The holidays can be a precarious time of year. If you’re anything like many Canadians, you’ve been steeped in cheery messages since November 1st, encouraging coming together with family and friends, and opening your wallet to take advantage of the many deals to be had on the open market. For nearly two full months you’ve been reminded of the stock our culture places on spending both money and time on/with those who are meant to matter most.
But what if your life doesn't mirror that narrative? What if the expectation to buy gifts doesn’t fit with your budget or your values? What if it brings you great distress to spend that highly focused time with your family of origin? For a wide variety of reasons, the holidays can be the hardest time of the year for some.
In this post I’ll share some of the strategies that people who struggle over the holiday season have shared with me. Of course, these strategies are context-bound – responses to particular situations – but I believe they can be easily adapted to fit within other circumstances.
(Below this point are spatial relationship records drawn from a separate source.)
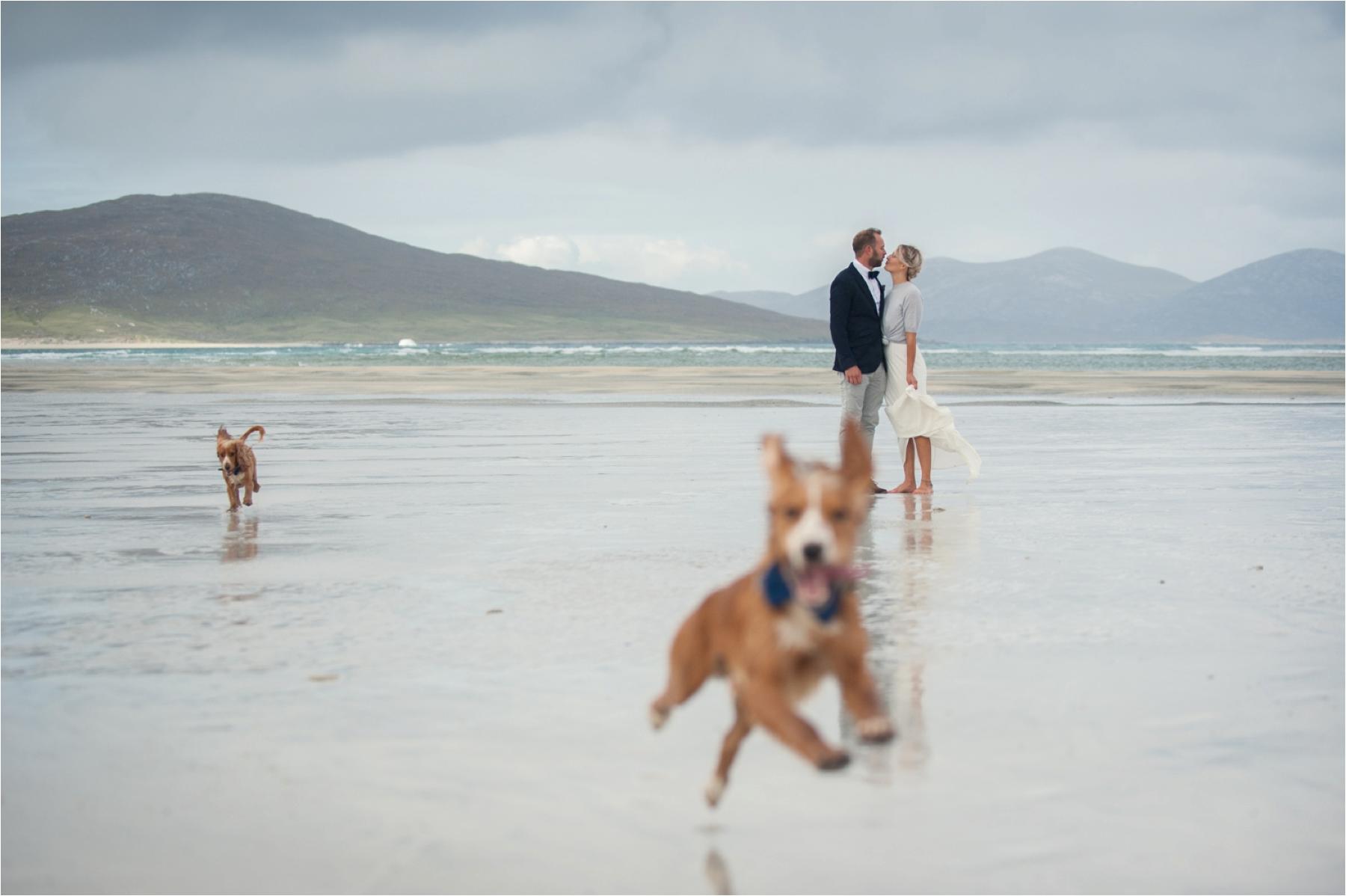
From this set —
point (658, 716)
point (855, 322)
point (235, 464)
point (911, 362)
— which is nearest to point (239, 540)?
point (235, 464)

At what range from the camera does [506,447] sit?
56.2 ft

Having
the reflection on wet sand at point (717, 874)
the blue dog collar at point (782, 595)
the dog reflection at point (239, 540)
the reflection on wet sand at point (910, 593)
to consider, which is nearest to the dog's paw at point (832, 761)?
the blue dog collar at point (782, 595)

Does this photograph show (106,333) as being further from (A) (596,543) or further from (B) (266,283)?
(A) (596,543)

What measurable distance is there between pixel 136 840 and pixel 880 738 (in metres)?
2.06

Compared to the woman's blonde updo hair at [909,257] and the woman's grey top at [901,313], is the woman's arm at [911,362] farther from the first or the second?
the woman's blonde updo hair at [909,257]

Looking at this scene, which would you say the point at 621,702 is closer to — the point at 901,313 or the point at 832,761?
the point at 832,761

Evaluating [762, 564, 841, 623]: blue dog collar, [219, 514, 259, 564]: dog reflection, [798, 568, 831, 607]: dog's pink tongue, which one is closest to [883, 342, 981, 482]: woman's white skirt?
[219, 514, 259, 564]: dog reflection

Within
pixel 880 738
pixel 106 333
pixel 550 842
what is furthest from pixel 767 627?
pixel 106 333

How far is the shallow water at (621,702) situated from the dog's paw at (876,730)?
1.31 ft

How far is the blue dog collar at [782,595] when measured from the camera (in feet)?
11.9

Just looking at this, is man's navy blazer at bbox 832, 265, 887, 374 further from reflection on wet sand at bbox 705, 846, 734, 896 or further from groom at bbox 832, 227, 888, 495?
reflection on wet sand at bbox 705, 846, 734, 896

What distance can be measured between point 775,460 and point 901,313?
9.06 m

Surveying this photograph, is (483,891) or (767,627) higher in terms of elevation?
(767,627)

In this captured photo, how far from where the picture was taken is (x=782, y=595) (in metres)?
3.67
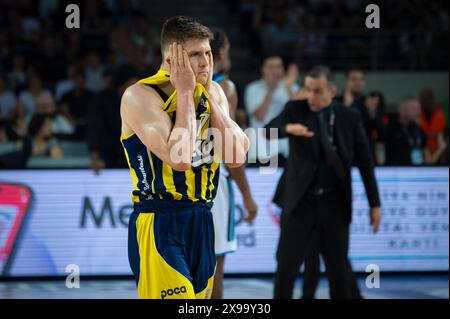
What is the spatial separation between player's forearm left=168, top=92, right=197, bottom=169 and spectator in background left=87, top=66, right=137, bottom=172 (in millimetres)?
5530

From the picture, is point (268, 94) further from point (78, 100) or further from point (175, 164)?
point (175, 164)

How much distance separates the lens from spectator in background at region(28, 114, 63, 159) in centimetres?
996

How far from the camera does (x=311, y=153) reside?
7.05 meters

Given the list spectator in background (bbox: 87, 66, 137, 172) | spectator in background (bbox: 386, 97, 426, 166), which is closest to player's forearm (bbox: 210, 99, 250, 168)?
spectator in background (bbox: 87, 66, 137, 172)

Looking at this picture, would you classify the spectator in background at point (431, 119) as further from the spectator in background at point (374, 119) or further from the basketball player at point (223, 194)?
the basketball player at point (223, 194)

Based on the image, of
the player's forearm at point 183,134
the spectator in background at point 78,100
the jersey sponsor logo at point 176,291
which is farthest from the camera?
the spectator in background at point 78,100

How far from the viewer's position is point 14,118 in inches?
462

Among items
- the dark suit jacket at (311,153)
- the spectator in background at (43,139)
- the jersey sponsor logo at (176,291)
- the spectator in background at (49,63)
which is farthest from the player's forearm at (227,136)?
the spectator in background at (49,63)

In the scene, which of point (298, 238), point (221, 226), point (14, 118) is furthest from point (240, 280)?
point (14, 118)

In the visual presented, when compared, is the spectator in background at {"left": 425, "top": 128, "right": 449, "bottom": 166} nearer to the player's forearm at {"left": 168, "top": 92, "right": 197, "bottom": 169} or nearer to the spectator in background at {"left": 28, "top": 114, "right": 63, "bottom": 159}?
the spectator in background at {"left": 28, "top": 114, "right": 63, "bottom": 159}

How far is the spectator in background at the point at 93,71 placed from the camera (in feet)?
43.9

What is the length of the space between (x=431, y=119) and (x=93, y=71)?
5325mm

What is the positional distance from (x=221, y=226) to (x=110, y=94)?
4.68 m

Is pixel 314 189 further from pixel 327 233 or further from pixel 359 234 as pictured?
pixel 359 234
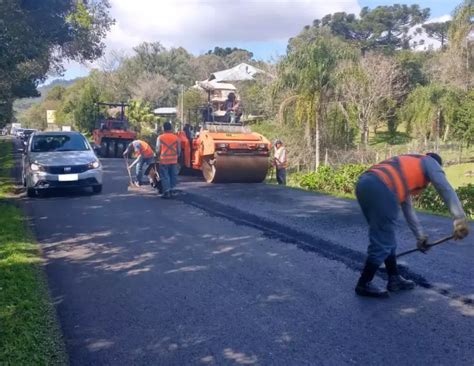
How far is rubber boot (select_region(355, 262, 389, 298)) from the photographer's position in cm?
516

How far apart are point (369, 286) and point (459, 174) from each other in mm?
22533

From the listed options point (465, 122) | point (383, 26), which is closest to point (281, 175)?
point (465, 122)

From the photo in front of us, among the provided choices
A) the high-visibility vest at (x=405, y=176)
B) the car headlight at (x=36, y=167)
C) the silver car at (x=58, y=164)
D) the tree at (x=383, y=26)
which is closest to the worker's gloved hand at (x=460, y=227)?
the high-visibility vest at (x=405, y=176)

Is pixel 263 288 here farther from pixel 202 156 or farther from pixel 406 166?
pixel 202 156

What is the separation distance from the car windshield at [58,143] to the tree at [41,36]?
1.78 metres

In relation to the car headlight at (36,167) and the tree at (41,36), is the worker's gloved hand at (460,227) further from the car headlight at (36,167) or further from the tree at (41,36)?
the car headlight at (36,167)

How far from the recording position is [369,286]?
205 inches

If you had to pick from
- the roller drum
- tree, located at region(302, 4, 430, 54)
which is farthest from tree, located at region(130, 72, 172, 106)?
the roller drum

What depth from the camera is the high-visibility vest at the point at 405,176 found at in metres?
5.00

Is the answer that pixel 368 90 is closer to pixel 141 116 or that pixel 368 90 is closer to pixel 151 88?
pixel 141 116

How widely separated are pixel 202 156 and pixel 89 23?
36.7ft

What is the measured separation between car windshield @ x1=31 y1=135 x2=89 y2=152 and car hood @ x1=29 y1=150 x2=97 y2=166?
0.30 m

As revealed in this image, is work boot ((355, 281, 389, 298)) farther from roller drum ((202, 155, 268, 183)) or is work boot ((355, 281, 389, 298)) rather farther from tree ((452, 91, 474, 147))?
tree ((452, 91, 474, 147))

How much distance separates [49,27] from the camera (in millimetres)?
15750
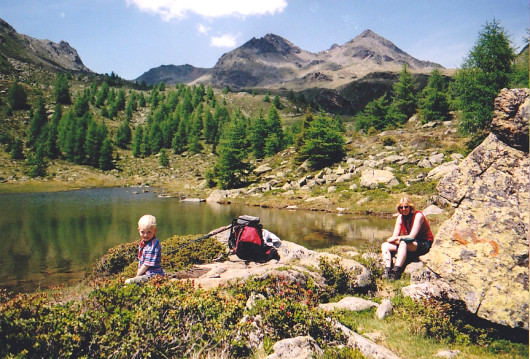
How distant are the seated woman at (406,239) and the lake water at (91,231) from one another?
9.64m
My hope is that they can be helpful to others, as they have been helpful to those who first shared them with me.
1. Know When to Set Boundaries
Many people find it upsetting to spend focused time with family members who say and do things that are uncomfortable for others to be around. Whether it’s saying hurtful or otherwise problematic statements, drinking excessively and acting brashly, making passive-aggressive comments, or being judgmental – being around family members who act in these ways can come close to ruining the holiday time.
I’ve spoken with several people who have shared how helpful it can be to set clear limits when people act in these ways. If it feels safe, some will tell family members directly that their behaviour is upsetting for them, hoping that they will use that as a cue to make changes. However, being direct isn’t always the best response – especially if you sense that the other person may act more aggressively or make matters worse. In cases like these, folks have shared how they set boundaries in more subtle ways. This might look like retiring to bed early, spending more time with people who feel safer and more comfortable, or making plans that allow for an exit strategy.
Setting boundaries in assertive ways can help when the other person is likely to be respectful, but more covert strategies may be appropriate when others are likely to respond in problematic ways.
2. Seek Support
When things aren’t right with family over the holidays, many people feel understandably discouraged and alone. This makes sense: for the two months leading up to the end of December, we’re surrounded by images of happy families opening gifts and sharing laughter. If our realities don’t fit with those cultural expectations, it’s conceivable that we might feel alienated. For some, the sense of alienation and isolation is as bad or worse than the initial struggles with family.
For this reason, insiders have shared how seeking good support is especially important at this time of year. The sense of isolation that comes with these circumstances can have a direct relationship to what some call “holiday depression”. The folks who have shared this knowledge with me have explained how supportive relationships with others can make a world of difference by helping us stay mindful of the good things in our lives. This awareness contrasts the strong sense of negativity that can come from histories of difficult family interactions.
By seeking support when we feel upset about family dynamics over the holidays, we can maintain a closer relationship to hope and more positive connections with other people. This can help offset the sense of bleakness we might otherwise feel.
3. Have Allies
When two or more people in a family find something about spending time as a whole difficult or painful, it can help if they band together. People have shared with me how having other family members present who feel similarly about the situation can offer reprieve, comfort, and support. For example, one young woman described how her two siblings shared her sense of upset in response to their father’s drinking over the holidays. She explained how the three of them would talk about their feelings on the matter, and how they’d act in subtle supportive ways when their father would do or say something upsetting.
While outside support can certainly be a welcome resource, having others in the fold who “get it” can be a great source of validation when family members act in problematic ways over the holidays.
4. Do Self-Care
Spending time in close proximity with others whose behaviours are challenging can make it feel like you’re in a pressure cooker. In these circumstances, it’s common for people’s stress levels to rise and their sense of wellbeing to decrease. That’s why doing things that help sustain and restore your energy can be vitally important.
Doing self-care can certainly relate to the three points above, as well as other more private practices. For example, one man described how he would make time to write in his journal over the holidays when he was staying with his parents. This helped him to collect his thoughts and feel grounded. Others have affirmed how yoga and meditation practices help them get through adverse family interactions over the holidays. I encourage people to do whatever they believe will help them to feel better in or after the situation, while aligning with their highest self-interest. For some, this might mean choosing to go for a walk to decompress, rather than consuming alcohol or other substances, which they might feel worse about doing in the bigger picture.
When times are tough over the holidays, doing things to pick you up and nourish you can make a noticeable difference.
"This Too Shall Pass"
When time with family feels insufferable, it can be helpful to remember that that time has a very short shelf life within the scope of a year. Reassuring yourself that even though it’s challenging, you know you can make it through, can make a difference when things feel really tough. I like the insider knowledge described above because it can serve as a survival kit through difficult circumstances. By setting boundaries, seeking solid support, having allies you can count on, and doing self-care practices, we can increase our abilities to make it through difficult family interactions at this precarious time of year.
What strategies do you use when you come up against challenges over the holidays?
What do you think could help others who struggle with family issues at holiday times?